The Association of Obstructive Sleep Apnea and Chronic Pain

Christopher J. Lettieri, MD


May 24, 2013

In This Article

Treatment of Opioid-Induced Sleep-Disordered Breathing

The treatment of opioid-induced sleep disordered breathing is similar to that for other etiologies of OSA and CSA, with positive airway pressure (PAP) being the most efficacious therapeutic option. Improvement, or even resolution, of sleep-disordered breathing after cessation of medication has been frequently reported. Both oral appliances and uvulopalatopharyngoplasty (UPPP) have also been shown to be beneficial in these individuals. However, unlike in other patients with sleep apnea, apneas may be more refractory to PAP therapy among those with opioid-induced OSA.

The common coexistence of central events may require further management. Although CSA may resolve or diminish with continuous PAP (CPAP), persistent events often require bilevel PAP (BiPAP) or adaptive servoventilation (ASV).

Guilleminault and colleagues[13] found that despite adequate titration with CPAP or BiPAP, nocturnal awakenings and central apneas persisted in the majority of patients.They observed a residual apnea/hypopnea index of 13.8 ± 2.8 among their cohort. The predominance of residual events were central in nature. The authors concluded that BIPAP with a back-up rate was most effective for resolving these events. In a similar study, Farney and colleagues[15] determined that both BiPAP with back-up rate and ASV were superior to CPAP in the treatment of sleep disordered breathing associated with long-term opioid therapy.[15]

Similar to other forms of CSA, both BiPAP and ASV are more effective in ablating respiratory events and normalizing objective sleep measures than CPAP. However, no studies have compared long-term outcomes among these different treatment options.


Chronic pain and disrupted sleep are commonly associated, and they share a clear cause-and-effect relationship. Pain fragments sleep, and poor sleep worsens the pain response. The prevalence of sleep disorders and the number of patients experiencing chronic pain continue to increase. Finally, pain and sleep disorders are among the most common reason for medical care. It is important to understand these conditions and appreciate the intimate relationship they share.

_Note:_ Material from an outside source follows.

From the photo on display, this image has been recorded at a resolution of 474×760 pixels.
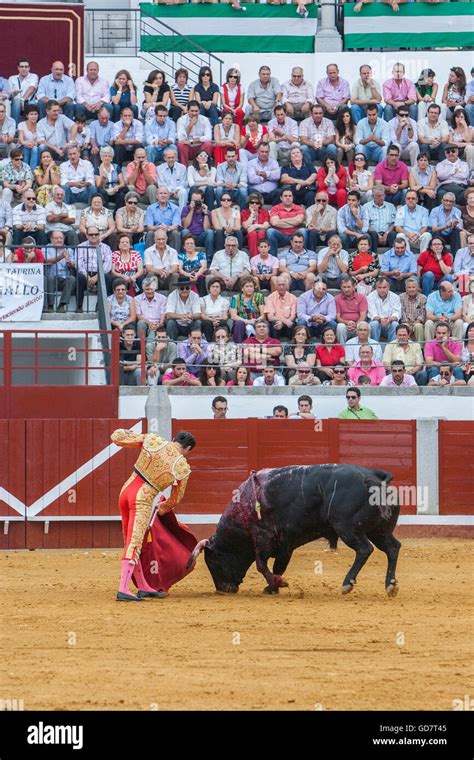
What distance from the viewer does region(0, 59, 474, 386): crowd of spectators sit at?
16.6 metres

It seems clear that long-term narcotic use causes, precipitates, or exacerbates sleep-disordered breathing; as the use of these agents continues to grow, so will the number of individuals with opioid-induced apnea. Prompt recognition and appropriate treatment will probably improve outcomes and quality of life. It may also reduce overall healthcare utilization and aid in controlling pain.